28 Mar 2014
I left the recent Westminster Higher Education Forum Keynote Seminar on Research and Innovation in the UK with plenty of food of thought. Several of the contributors rightly questioned whether the UK has been strategic enough in its support for research, and the infrastructure necessary to underpin it. Never far from the surface was the troubling fact that a nation which produces so much excellent academic research remains poor at converting this into jobs and economic growth. Most vexing, though, was the question of whether funding for research and innovation should be allocated based on excellence alone, or with a view to addressing our economy’s over-reliance on London and the South East.
Sally Howes of the National Audit Office addressed the question of location on an international scale with an illuminating comparison of different countries’ support for business R&D. It seems the UK prefers a balanced mix of direct (eg grants) and indirect (eg R&D tax credits) support, whereas others tend to prioritise one or the other. Steven Hill of HEFCE then set the tone for the remainder of the morning, emphasising the ‘E’ in REF (Research Excellence Framework), but hastening to add that its translation into funding is up to the four devolved administrations, and thus location-dependent.

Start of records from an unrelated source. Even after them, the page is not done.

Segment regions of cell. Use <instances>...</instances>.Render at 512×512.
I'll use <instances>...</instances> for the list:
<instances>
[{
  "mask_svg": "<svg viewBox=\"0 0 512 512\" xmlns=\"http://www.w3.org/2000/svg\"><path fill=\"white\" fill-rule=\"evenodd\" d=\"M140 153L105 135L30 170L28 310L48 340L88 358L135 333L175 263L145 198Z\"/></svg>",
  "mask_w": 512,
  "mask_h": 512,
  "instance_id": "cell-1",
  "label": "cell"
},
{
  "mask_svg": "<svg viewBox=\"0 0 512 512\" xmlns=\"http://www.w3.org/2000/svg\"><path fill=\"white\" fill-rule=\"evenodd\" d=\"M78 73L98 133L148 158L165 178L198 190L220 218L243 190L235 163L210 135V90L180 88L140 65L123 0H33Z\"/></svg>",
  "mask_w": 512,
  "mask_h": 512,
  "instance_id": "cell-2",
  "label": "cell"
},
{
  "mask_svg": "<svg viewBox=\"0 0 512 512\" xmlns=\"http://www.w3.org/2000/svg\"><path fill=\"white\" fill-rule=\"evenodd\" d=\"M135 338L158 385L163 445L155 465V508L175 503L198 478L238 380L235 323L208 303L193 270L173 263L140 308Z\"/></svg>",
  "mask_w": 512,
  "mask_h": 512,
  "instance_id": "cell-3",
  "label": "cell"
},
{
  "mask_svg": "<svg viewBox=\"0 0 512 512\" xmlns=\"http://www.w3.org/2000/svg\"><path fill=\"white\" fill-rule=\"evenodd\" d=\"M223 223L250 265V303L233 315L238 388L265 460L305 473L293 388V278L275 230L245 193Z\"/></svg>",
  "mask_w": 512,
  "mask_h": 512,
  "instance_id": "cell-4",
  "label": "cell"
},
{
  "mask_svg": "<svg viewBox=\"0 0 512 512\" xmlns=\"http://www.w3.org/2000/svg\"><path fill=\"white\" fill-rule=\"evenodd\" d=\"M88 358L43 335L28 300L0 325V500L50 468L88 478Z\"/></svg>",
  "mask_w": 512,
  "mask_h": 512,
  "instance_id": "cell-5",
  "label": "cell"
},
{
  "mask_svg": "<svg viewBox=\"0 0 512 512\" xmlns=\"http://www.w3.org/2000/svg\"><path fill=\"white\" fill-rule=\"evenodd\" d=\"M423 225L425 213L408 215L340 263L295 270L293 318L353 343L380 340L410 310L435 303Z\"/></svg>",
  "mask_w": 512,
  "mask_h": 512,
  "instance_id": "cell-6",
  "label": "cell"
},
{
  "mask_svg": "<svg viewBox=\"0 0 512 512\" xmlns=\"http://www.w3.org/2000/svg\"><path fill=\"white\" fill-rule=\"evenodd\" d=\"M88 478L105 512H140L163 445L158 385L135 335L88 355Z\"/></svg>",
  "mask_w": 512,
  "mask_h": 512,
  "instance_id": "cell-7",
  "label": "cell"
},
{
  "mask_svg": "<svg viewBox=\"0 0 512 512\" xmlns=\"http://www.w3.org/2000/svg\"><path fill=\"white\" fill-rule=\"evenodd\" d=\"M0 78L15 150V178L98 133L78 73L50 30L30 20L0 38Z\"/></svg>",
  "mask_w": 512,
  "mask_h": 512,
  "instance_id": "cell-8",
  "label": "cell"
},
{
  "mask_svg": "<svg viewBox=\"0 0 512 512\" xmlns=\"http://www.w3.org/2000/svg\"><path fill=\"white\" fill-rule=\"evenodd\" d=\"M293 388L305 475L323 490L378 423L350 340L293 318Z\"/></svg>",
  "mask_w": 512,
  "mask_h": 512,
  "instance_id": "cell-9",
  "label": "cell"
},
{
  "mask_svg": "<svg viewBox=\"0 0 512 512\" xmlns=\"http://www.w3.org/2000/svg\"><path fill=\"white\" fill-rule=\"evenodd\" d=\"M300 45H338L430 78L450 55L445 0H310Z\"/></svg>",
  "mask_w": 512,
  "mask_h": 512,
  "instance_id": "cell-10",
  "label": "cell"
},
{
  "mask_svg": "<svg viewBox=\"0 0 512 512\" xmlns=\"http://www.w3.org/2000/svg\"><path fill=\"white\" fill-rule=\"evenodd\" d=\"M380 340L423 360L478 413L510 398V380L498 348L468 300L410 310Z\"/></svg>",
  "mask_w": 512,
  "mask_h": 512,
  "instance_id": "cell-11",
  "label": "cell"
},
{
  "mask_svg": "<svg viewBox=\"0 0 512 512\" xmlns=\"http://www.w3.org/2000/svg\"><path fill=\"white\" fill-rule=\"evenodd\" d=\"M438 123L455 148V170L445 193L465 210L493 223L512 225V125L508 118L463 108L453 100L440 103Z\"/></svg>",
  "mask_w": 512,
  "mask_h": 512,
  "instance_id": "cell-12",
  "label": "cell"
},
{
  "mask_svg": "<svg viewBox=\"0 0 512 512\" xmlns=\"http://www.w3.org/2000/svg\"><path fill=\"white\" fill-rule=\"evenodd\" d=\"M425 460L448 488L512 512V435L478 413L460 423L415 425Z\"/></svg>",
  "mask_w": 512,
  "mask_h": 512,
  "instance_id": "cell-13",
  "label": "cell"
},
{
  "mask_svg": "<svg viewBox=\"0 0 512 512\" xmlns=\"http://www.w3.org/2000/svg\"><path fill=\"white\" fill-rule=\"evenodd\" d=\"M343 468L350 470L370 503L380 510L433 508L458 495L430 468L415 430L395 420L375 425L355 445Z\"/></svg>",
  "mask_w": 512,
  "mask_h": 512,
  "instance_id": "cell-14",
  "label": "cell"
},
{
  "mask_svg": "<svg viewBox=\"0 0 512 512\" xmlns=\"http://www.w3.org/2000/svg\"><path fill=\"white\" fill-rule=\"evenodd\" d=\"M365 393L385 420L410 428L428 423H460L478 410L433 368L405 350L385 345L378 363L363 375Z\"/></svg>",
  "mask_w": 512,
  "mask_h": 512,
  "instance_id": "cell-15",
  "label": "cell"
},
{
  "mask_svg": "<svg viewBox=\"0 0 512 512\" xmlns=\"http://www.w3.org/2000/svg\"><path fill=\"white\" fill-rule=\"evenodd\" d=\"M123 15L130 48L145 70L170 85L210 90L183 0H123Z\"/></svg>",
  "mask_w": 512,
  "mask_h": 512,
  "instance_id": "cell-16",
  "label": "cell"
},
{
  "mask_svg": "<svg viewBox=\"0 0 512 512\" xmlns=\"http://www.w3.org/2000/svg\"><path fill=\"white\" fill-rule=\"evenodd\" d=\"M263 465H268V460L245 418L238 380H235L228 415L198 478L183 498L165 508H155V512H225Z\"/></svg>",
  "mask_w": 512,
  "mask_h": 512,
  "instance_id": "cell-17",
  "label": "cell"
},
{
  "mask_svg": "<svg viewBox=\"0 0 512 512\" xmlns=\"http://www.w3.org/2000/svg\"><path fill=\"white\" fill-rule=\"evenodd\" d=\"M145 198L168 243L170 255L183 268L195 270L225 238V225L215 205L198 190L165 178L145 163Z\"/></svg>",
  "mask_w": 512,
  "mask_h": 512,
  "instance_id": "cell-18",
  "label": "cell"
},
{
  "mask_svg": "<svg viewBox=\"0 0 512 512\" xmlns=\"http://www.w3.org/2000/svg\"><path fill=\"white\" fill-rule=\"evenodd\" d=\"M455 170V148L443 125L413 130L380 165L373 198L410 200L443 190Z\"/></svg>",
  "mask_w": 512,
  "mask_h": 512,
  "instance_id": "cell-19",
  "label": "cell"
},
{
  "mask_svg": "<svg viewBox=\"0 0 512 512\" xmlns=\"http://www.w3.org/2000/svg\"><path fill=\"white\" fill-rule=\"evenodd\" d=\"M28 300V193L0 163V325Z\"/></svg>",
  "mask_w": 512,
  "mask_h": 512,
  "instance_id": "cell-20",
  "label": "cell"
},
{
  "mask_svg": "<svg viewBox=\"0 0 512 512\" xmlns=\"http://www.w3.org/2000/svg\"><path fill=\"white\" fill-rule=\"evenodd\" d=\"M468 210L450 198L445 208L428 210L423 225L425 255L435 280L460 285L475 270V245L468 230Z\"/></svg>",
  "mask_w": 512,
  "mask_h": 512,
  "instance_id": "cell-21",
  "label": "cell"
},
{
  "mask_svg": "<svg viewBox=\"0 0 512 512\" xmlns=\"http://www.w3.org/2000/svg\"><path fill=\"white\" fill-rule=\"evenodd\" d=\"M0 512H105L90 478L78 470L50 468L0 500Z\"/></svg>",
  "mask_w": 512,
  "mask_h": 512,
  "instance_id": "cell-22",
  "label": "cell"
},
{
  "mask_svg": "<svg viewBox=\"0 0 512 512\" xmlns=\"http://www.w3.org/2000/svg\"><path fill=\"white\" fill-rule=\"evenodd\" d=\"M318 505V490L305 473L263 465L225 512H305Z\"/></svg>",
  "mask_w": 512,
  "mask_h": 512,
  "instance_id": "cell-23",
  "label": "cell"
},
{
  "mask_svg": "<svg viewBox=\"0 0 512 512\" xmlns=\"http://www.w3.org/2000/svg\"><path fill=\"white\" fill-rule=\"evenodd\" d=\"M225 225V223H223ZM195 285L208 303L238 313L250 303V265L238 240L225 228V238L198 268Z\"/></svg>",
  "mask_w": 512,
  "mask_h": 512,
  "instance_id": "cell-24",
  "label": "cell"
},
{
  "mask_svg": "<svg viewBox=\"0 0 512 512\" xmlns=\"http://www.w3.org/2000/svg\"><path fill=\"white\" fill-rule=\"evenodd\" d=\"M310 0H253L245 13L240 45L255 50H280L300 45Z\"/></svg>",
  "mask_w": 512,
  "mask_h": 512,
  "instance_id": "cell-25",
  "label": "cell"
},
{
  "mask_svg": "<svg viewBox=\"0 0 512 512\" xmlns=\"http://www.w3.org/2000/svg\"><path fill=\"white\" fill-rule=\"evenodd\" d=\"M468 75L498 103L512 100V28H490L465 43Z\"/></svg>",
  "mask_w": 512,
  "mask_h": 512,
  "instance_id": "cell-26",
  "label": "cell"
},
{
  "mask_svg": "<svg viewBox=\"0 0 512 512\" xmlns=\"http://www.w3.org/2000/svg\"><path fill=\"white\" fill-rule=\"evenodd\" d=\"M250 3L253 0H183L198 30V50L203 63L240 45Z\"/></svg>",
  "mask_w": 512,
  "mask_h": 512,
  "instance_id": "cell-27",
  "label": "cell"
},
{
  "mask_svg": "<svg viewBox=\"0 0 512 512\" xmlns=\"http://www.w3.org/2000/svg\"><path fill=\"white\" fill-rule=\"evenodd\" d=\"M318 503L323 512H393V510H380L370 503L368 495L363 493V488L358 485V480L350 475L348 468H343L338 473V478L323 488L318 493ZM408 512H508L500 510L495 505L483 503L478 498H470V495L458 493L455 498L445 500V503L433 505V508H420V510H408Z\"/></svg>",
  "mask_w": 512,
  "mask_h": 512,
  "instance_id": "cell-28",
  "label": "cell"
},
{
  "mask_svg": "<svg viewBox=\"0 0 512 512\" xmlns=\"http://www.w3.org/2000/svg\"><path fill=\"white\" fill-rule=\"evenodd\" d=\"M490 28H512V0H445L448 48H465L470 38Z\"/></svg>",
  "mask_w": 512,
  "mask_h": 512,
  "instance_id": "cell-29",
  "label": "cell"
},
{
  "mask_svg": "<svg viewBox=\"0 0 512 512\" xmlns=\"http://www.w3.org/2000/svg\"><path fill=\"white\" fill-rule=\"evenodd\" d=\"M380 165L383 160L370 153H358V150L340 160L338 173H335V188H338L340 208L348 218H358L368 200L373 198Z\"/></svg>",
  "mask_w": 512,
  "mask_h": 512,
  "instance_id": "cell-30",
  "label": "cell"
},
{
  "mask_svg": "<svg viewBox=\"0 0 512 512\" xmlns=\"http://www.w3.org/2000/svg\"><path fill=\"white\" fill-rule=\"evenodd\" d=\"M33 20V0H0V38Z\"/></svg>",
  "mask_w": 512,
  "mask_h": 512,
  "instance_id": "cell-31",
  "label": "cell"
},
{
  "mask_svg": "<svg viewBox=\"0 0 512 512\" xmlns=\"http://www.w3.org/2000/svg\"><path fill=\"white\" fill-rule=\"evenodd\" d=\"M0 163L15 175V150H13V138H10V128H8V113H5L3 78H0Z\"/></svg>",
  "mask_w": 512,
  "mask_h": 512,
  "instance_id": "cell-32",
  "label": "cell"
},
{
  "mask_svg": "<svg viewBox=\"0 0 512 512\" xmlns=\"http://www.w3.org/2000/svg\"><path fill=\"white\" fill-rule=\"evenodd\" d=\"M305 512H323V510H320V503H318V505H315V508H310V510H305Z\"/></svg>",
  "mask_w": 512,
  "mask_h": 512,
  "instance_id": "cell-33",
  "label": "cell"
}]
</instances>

Despite recent successes for Imperial Innovations, Professor James Stirling, Provost of Imperial College, cautioned that excellence in innovation is no guarantee of financial reward, and it must not be funded at the expense of basic research. Emily Thomas of the University Alliance took a different tack, pointing out what a small proportion of HEFCE’s funding currently goes to third stream activities. One got the sense that a minor shift in resource from funding excellent research wherever it may be found (which is to say, mainly in the Golden Triangle) towards funding innovation in the regions would not go amiss for her member institutions.
Will Searle of Axilium stressed the need to improve access to technology, funding and knowledge, and to broaden the number of university collaborations. Jan Krauss of the Office of the European Commission in London then reminded us that the UK greatly benefits from an emphasis on excellence over location in the distribution of European research funding. Having secured the largest share of the pie out of the 27 EU nations participating in Framework Programme 7, he anticipated that the UK would attract over 2 billion Euros within the first two years of the Horizon 2020 programme.
We also had two contrasting views on the virtues of scale and consolidation. Marcus Gibson gave an impassioned defence of the importance of SMEs in driving the UK economy, noting we have only 136 manufacturers employing over 1,000 staff, while America has 2,074, and that 6% of SMES create 54% of new jobs. Dick Elsy of the High Value Manufacturing Catapult, on the other hand, pointed out that the unique value of the new Catapult centres was their ability to take research right through to industrial operation, by virtue of their size.
Alan Welby, Executive Director of Liverpool City LEP, perhaps summed up the excellence vs location question most succinctly, pointing out that places that are successful develop a ‘natural momentum’. Should public funding simply flow to these places that are already excellent, he asked, thereby reinforcing the status quo, or be used to accelerate growth in other areas, levelling the playing field? The oft-overlooked role that urban science parks can play in doing the latter was touted by Dr David Hardman, UKSPA Chairman, before Professor Gregson, Vice Chancellor at Cranfield lamented the current trend towards ‘targeted, leveraged’ funding of infrastructure, at the expense of a strategic approach.
It was left to Louise Leong of the Association of British Pharmaceutical Industry to be a rather lone voice for industry at the session, before Lucia Costanzo of BIS reassured us of the government’s intention to consult widely on national priorities for investing in science and research infrastructure. She was also sure that the new Science and Innovation Strategy, due out at the end of the year, would take appropriate account of the conflicting demands of excellence and location. Perhaps, but I can’t imagine that the tension between the two will be resolved any time soon.